To be done:
1. Answer these from the NFS/RDMA security text:
(a) What is the identifier that holds the memory information called?
(b) The RDMA capabilities of which two transports does NFSRDMA use?
(c) If the device supports Fast Memory Registration, NFSRDMA is no less secure than what?
2. Carry on the NFS/RDMA security text from the point where it stops.

Text shown:
Signed-off-by: Tom Tucker <[email protected]>
---
Documentation/filesystems/nfs-rdma.txt | 84
++++++++++++++++++++++++++++++++
1 files changed, 84 insertions(+), 0 deletions(-)
diff --git a/Documentation/filesystems/nfs-rdma.txt
b/Documentation/filesystems/nfs-rdma.txt
index 44bd766..266a57b 100644
--- a/Documentation/filesystems/nfs-rdma.txt
+++ b/Documentation/filesystems/nfs-rdma.txt
@@ -269,3 +269,87 @@ NFS/RDMA Setup
the "proto" field for the given mount.
Congratulations! You're using NFS/RDMA!
+
+Security
+--------
+
+ NFSRDMA exploits the RDMA capabilities of the IB and iWARP
+ transports to more efficiently exchange RPC data between the client
+ and the server. This section discusses the security implications of
+ the exchange of memory information on the wire when the wire may be
+ monitorable by an untrusted application. The identifier that
+ encapsulates this memory information is called an RKEY.
+
+ A principal exploit is that a node on the local network could snoop
+ RDMA packets containing RKEY and then forge a packet with this RKEY
+ to write and/or read the memory of the peer to which the RKEY
+ referred.
+
+ If the underlying RDMA device is capable of Fast Memory
+ Registration, then NFSRDMA is no less secure than TCP with
+ auth_unix. However, if the device does not support Fast Memory
+ Registration, then such a node could write anywhere in the server's
+ memory using the method above. At mount time, the server sends a
+ string to the message log to indicate whether or not Fast Memory
+ Registration is being used. If Fast Memory Registration is being
+ used, the string
+
+ "svcrdma: Using Fast Memory Registration"

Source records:
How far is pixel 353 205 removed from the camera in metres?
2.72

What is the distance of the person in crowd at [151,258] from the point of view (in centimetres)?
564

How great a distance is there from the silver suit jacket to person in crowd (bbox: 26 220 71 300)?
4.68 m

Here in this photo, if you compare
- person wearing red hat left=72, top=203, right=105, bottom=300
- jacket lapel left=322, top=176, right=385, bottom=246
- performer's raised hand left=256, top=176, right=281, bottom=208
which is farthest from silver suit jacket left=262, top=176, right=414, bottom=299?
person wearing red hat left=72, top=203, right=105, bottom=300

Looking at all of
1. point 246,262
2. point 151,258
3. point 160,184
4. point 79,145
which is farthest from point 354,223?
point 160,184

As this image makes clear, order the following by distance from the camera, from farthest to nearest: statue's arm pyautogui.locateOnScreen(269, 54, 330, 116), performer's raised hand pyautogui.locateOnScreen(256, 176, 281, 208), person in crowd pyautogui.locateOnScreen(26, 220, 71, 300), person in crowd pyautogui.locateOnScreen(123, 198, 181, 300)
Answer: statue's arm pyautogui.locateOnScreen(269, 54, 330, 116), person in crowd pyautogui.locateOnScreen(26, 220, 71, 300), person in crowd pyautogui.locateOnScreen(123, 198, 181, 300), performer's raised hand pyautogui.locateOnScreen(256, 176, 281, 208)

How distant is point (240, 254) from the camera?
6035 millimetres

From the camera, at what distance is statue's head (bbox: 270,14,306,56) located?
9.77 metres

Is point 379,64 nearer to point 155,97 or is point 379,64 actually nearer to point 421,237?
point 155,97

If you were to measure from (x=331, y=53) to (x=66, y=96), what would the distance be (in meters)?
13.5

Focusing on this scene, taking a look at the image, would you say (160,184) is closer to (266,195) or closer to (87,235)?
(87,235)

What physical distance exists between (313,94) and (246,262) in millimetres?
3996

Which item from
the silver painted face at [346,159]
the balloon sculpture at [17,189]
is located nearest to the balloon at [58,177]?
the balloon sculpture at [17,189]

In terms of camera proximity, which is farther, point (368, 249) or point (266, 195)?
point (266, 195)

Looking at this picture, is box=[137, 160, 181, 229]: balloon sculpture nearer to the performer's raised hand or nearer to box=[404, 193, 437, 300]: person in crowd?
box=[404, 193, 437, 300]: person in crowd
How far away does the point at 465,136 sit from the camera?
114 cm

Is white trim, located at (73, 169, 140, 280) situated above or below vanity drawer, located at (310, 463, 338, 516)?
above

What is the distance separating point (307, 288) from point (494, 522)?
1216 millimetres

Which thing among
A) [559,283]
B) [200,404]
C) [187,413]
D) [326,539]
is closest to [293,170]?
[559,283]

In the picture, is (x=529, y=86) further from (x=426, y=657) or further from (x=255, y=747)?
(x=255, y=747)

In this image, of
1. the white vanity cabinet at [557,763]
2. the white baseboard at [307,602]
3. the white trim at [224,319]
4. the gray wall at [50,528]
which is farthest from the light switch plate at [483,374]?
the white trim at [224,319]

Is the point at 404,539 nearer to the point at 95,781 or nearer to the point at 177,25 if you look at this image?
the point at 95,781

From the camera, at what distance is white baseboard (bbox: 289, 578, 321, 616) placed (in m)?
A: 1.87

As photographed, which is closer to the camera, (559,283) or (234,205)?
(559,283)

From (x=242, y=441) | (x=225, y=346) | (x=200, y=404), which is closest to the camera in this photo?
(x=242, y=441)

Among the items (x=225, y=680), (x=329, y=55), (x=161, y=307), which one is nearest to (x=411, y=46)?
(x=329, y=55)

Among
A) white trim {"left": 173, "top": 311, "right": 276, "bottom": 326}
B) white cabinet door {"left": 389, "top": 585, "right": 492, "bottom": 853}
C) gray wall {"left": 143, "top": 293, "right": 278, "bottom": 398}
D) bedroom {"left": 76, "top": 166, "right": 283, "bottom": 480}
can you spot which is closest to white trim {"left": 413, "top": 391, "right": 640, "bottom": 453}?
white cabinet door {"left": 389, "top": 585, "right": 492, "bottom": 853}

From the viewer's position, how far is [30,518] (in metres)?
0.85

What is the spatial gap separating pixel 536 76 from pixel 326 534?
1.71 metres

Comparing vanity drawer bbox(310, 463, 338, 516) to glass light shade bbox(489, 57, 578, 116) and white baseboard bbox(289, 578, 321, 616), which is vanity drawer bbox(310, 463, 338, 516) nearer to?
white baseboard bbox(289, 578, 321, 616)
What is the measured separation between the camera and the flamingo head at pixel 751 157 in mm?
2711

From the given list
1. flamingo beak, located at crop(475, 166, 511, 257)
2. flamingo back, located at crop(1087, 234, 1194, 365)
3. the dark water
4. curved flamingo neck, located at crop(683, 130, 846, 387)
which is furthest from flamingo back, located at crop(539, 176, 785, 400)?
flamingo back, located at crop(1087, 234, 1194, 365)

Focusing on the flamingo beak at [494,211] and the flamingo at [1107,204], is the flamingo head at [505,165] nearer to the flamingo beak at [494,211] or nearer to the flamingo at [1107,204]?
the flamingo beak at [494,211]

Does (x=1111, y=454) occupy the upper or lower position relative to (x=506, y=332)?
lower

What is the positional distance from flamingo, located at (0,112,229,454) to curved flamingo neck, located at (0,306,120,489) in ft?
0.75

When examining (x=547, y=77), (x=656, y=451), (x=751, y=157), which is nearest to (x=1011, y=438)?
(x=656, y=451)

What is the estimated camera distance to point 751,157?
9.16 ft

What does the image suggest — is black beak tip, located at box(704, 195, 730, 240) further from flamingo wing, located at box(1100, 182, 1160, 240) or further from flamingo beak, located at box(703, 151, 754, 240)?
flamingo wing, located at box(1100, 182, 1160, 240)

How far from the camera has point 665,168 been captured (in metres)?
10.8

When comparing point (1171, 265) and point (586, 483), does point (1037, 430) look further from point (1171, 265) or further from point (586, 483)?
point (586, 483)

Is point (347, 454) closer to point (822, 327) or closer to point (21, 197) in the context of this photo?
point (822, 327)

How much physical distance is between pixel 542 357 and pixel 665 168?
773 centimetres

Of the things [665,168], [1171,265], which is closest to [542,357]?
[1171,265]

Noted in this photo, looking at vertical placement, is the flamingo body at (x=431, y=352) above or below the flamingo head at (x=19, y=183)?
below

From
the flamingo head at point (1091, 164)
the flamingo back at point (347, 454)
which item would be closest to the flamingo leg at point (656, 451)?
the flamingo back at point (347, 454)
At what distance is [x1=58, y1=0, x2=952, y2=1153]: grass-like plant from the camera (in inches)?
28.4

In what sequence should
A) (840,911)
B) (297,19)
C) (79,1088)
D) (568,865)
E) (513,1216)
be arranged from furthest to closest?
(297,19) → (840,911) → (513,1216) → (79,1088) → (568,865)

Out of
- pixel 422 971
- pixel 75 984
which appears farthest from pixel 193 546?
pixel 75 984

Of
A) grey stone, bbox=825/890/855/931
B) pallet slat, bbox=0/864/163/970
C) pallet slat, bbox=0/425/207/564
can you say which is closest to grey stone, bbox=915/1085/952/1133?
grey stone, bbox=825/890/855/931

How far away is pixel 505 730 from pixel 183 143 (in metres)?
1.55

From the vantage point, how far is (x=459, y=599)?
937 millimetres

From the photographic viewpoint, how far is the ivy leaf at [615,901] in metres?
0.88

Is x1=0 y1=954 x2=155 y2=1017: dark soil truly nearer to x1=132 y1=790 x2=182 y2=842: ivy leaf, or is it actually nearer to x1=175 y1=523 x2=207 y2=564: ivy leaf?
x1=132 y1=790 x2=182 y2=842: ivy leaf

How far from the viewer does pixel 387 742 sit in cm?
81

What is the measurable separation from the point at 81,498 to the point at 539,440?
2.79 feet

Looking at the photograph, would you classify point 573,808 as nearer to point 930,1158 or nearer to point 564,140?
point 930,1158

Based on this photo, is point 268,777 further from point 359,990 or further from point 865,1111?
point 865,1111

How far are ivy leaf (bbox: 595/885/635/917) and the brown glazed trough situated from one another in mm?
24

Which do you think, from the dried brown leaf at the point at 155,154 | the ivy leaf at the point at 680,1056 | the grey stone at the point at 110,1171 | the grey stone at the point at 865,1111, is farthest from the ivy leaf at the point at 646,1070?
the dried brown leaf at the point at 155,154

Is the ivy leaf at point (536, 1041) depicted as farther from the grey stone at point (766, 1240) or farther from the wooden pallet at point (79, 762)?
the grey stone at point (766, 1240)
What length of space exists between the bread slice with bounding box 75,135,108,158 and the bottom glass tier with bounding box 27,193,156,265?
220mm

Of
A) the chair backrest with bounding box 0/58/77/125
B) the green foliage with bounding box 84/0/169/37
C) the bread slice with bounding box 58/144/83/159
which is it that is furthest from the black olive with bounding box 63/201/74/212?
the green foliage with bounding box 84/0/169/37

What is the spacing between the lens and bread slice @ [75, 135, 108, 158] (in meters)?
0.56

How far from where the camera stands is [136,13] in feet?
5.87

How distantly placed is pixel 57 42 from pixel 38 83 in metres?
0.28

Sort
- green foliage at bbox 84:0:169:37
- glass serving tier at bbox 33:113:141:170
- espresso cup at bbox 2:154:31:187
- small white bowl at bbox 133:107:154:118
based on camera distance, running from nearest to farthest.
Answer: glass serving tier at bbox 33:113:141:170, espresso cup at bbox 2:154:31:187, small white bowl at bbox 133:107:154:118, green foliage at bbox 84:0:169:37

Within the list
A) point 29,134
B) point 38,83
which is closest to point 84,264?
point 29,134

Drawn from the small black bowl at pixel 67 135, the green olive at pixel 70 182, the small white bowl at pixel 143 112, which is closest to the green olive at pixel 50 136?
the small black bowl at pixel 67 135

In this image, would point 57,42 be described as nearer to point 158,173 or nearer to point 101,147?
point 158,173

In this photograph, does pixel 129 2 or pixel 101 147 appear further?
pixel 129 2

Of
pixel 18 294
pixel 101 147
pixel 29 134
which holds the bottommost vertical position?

Per-task answers:
1.
(a) RKEY
(b) IB and iWARP
(c) TCP with auth_unix

2.
+
+ is logged, otherwise,
+
+ "svcrdma: Using a Global DMA MR"
+
+ will be logged.
+
+ The sections below provide additional information on this issue.
+
+ The NFSRDMA protocol is defined such that a) only the server
+ initiates RDMA, and b) only the client's memory is exposed via
+ RKEY. This is why the server reads to fetch RPC data from the client
+ even though it would be more efficient for the client to write the
+ data to the server's memory. This design goal is not entirely
+ realized with iWARP, however, because the RKEY (called an STag on
+ iWARP) for the data sink of an RDMA_READ is actually placed on the
+ wire, and this RKEY has Remote Write permission. This means that the
+ server's memory is exposed by virtue of having placed the RKEY for
+ its local memory on the wire in order to receive the result of the
+ RDMA_READ.
+
+ By contrast, IB uses an opaque transaction ID# to associate the
+ READ_RPL with the READ_REQ and the data sink of an READ_REQ does not
+ require remote access. That said, the byzantine node in question
+ could forge a packet with this transaction ID and corrupt the target
+ memory, however, the scope of the exploit is bounded to the lifetime
+ of this single RDMA_READ request and to the memory mapped by the
+ data sink of the READ_REQ.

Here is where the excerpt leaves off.